Диппер сполз на землю, даже не пытаясь удержаться на ногах. Колени подогнулись сами, и он упал в грязь, в мёртвую листву, в шелушащиеся глаза на земле, которые тут же облепили его голые бёдра, плечи, лицо. Дышать было нечем. Не от удушья — кислорода здесь всё равно не было, — а от того, что лёгкие отказывались работать, переполненные запахом палёного сахара и смерти.
Билл присел рядом с ним, взял его за подбородок чёрными когтями и приподнял голову, заставляя смотреть на себя.
— Это была только первая ночь, Пайнс. Та, которую ты запомнишь. Завтра будет хуже. Послезавтра ещё хуже. Через месяц ты будешь умолять меня не останавливаться. Через год — будешь кончать от одной мысли о том, что я с тобой сделаю. Это не угроза, дорогой. Это план работ.
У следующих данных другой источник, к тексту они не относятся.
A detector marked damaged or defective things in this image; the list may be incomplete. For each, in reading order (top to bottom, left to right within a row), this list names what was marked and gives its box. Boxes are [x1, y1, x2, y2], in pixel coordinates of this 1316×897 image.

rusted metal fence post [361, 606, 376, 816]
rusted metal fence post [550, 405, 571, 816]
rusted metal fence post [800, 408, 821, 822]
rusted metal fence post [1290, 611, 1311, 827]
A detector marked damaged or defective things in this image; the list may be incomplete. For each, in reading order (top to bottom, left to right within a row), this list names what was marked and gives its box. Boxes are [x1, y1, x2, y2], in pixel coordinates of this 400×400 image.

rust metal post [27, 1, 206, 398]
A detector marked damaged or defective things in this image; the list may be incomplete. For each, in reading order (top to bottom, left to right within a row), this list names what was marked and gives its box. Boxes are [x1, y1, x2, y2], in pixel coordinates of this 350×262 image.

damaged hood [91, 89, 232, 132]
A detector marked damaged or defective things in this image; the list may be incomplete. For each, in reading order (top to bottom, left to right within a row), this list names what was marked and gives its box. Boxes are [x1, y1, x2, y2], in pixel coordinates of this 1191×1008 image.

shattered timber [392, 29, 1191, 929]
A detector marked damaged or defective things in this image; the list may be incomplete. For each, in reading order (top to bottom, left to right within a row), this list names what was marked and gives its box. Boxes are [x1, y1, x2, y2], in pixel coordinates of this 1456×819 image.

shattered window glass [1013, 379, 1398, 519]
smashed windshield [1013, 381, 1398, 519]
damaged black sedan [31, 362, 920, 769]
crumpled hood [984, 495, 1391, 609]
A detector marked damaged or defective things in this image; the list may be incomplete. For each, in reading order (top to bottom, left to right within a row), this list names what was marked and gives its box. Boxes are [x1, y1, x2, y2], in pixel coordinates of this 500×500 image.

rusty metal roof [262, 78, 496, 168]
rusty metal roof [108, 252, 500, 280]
Он улыбнулся и вертикальная прорезь на лице растянулась в гримасу, которая не имела ничего общего с человеческой улыбкой, — и Диппер Пайнс проснулся. Резко, с криком, сев на кровати в своей комнате в Пьедмонте. Будильник показывал 7:03 утра. Ему надо было в школу через сорок минут. Джинсы и футболка были на месте, чистые, сухие. Никакой крови. Никаких ожогов.
Он встал с кровати и только по дороге в ванную понял, что идти больно. Глухая, ноющая боль сидела глубоко внутри, между ног, отдавая в поясницу при каждом шаге. Он запер дверь ванной на задвижку и, не глядя в зеркало, стянул джинсы. Задняя часть трусов была в засохших белёсых разводах, а на внутренней стороне бёдер алели четыре ровных, едва затянувшихся корочкой, пореза от когтей.
Диппер сполз по стене на кафельный пол и заплакал, зажимая рот ладонью, чтобы не разбудить Мэйбл за стенкой. Он знал, что сегодня вечером снова будет считать трещины в штукатурке. И когда сон его накроет, он вернётся туда. К мёртвым деревьям и гнилому небу. К единственному существу во вселенной, которое смотрело на него и видело не ошибку, не неудачника, не парня с дурацкой родинкой в виде Большой Медведицы, а то, чем он был на самом деле: перепуганного, одинокого, отчаянно нуждающегося в том, чтобы его заполнили собой целиком и полностью.
И где-то между измерениями, в пустоте, которую нельзя запереть никакими порталами, треугольник с одним глазом ждал наступления темноты в Пьедмонте, насвистывая мелодию, от которой сворачивалась кровь в жилах у всего живого. У него были планы на эту ночь. И на следующую. И на тысячу ночей вперёд. Впереди было много работы — методичной, медленной, превращающей мальчика, который хотел быть героем, в пустой сосуд, готовый принять в себя тьму и благодарить за каждую её каплю.